##### GIVEN PASSAGE
Unfortunately i didn't stir it up with chopsticks and didn't notice threads as i was spilling it.
Doesn't natto require specific bacterium and specifically soya beans? Bacillus subtilis? I'm not sure where can i find it. Also i haven't see natto in stores. Maybe in a bioshop. It sounds pretty easy though and i will try it in time!

John Saltveit

Can you explain me this clause , maybe you wanted to say something else or you mean, that because of the gas you avoid them? because that was the reason for me:

"I also think that I can almost not afford to eat beans, as cheap and healthy as they are."

I've read about cacao and beans again somewhere in this forum! Can't blame her! Secrets do taste delicious!


I'm glad to be part of your community and hopefully i'll be able to contribute too in the future.
Thank you for the recipe! I'll definitely try it.
Now i'm soaking some adzuki beans.

And one more question, which i think could be a new topic but anyway..
How often do you eat fermented food?

I've read that you can eat whenever but i only ask this question because I noticed that the last few weeks my teeth hurt and by chance i read in a forum that its probably because of high acidity of kefir, so i stopped for a few days and indeed i feel better. Now i intend to drink 2 to 3 times a week or mix it with food to lessen the effects. That disappointed me a little because i was so excited about fermentation and fermenting food. Maybe i have something else (gingivitis or plaque) . I have to visit a dentist.

P.S.: Oh and please, feel free to correct my english if you notice a mistake (and feel the itch) ..especially in expressions.I'd like to learn and use them right.
6 years ago
Thank you all for responding!

I tried to ferment beans because i read that after fermentation they are easies to digest(less gas).

My initial worries were because of this bacterium -botulinum - which i read that it appears in anaerobic conditions in low acid (ph greater than 4.6) canned food if not canned properly.
##########
##### SOURCE INFORMATION
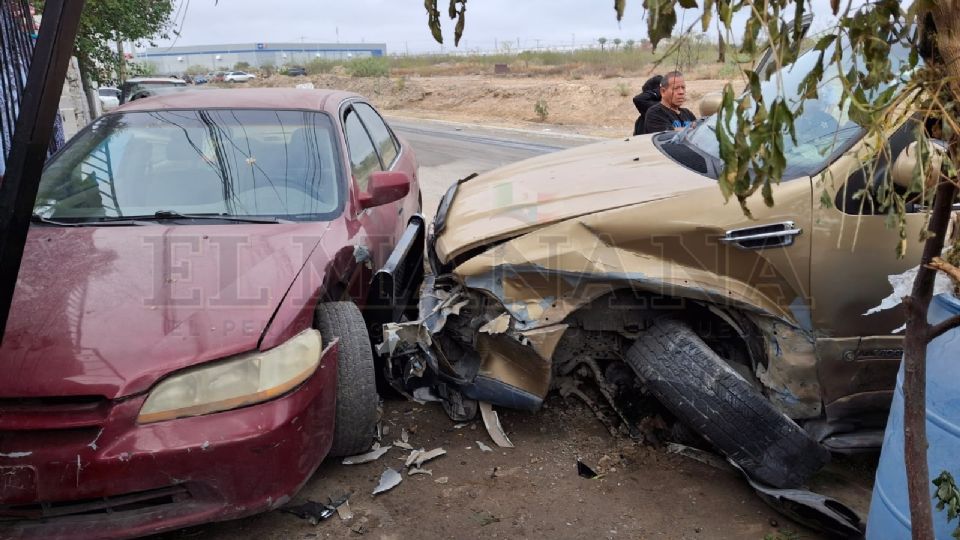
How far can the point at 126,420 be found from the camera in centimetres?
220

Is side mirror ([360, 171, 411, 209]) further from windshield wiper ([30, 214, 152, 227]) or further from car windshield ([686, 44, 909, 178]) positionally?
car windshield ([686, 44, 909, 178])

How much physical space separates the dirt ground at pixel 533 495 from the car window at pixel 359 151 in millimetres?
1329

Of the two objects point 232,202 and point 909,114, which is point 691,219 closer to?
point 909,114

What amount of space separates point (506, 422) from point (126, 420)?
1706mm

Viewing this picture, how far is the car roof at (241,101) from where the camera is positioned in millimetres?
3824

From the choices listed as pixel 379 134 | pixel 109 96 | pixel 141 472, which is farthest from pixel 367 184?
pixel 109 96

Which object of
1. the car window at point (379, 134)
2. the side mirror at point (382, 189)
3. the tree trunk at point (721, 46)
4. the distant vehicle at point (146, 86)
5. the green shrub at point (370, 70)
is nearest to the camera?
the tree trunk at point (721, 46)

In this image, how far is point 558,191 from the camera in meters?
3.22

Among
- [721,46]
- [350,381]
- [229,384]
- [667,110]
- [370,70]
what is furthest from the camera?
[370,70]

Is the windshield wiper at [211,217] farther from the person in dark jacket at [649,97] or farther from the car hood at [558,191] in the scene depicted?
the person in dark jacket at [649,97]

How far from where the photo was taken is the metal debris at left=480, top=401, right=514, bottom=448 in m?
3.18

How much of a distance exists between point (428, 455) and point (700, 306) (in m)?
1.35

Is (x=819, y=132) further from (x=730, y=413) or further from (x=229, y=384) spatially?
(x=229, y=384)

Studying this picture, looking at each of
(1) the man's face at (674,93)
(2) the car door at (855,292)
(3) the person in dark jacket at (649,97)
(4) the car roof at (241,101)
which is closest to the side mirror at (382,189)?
##########
WORK ITEM ::
Reproduce the part of the forum post on fermenting beans starting at "I'm glad to" and ending at "topic but anyway..".

SOLUTION FOR THIS PROBLEM ::
I'm glad to be part of your community and hopefully i'll be able to contribute too in the future.
Thank you for the recipe! I'll definitely try it.
Now i'm soaking some adzuki beans.

And one more question, which i think could be a new topic but anyway..